• [Text shown]
Karl Wettin (migrated from JIRA)

Had no problems running the code on 2.0.0, but on the SVN version. Didn't look that close to why. I have always passed an existing index to the SpellChecker, and would say that the implemention you pasted is corrupt, not the API.

Directory d2= FSDirectory.getDirectory(spellcheckpath,true); 

And when the index has been created you have to:

spellChecker.setSpellIndex(d2);

To ensure a new Searcher is created.

Or use this patch that handle the searcher lazy. And then there is no need for you to make any changes to your code.

asfimport commented 18 years ago

Otis Gospodnetic (@otisg) (migrated from JIRA)

I put the new IndexSearcher call to the setSpellIndex(Dictionary) method, which is called from the SpellChecker constructor. I did that the other day, so maybe I broke something, although everything worked for me and I didn't get any NPEs.

I use code that looks like this:

public void createDictionary(String field, Directory sourceIndex, Directory spellIndex) throws IOException {
    IndexReader reader = null;
    try {
        reader = IndexReader.open(sourceIndex);
        Dictionary dictionary = new LuceneDictionary(reader, field);
        SpellChecker spellChecker = new SpellChecker(spellIndex);
        spellChecker.indexDictionary(dictionary);
    } finally {
        if (reader != null) {
            reader.close();
        }
    }
}

public static void main(String[] args) throws IOException {
    if (args.length <3) {
        System.err.println("Usage: java " + SpellerIndexer.class
                + " <source field&gt; &lt;source index&gt; &lt;spell index&gt;");
        System.exit(1);
    }

    System.out.print("\nCreating spell checker index in " + args[2] + " ... ");
    SpellerIndexer indexer = new SpellerIndexer();
    Directory sourceIndex = FSDirectory.getDirectory(args[1], false);
    Directory spellIndex = FSDirectory.getDirectory(args[2], IndexReader.indexExists(args[2]));
    indexer.createDictionary(args[0], sourceIndex, spellIndex);
    System.out.println("done\n");
}

Karsten: If you still think there is a bug in the SVN version, please comment here. I can apply the lazy searcher patch from Karl (see Karl, you don't always get ignored! :)), but I'm not sure that it will make a difference. If you apply it and it makes a difference for you, please follow up here.

asfimport commented 18 years ago

Miles Barr (migrated from JIRA)

I've checked svn and it's not an issue in trunk, but it's definitely a bug in the version that's distributed with Lucene 1.9.1

The reader is only opened in the 'exist' method, but at the end of the 'indexDictionary' method it tries to close the reader, then sets it to null. I think the intent of the code is to make sure we don't have an old reader after we update the dictionary, but if we're creating the dictionary for the first time we get a NPE.

The simple fix is to check if reader is null before trying to close it.

• [What you are asked to do] Write out, word for word, everything in the SpellChecker thread from "spellChecker.setSpellIndex(d2);" down to "to your code.".

• [Dataset excerpt]
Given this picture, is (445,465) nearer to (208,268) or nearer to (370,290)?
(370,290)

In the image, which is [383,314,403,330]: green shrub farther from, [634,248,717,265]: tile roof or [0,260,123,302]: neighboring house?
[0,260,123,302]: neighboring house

• [Solution for this problem]
spellChecker.setSpellIndex(d2);

To ensure a new Searcher is created.

Or use this patch that handle the searcher lazy. And then there is no need for you to make any changes to your code.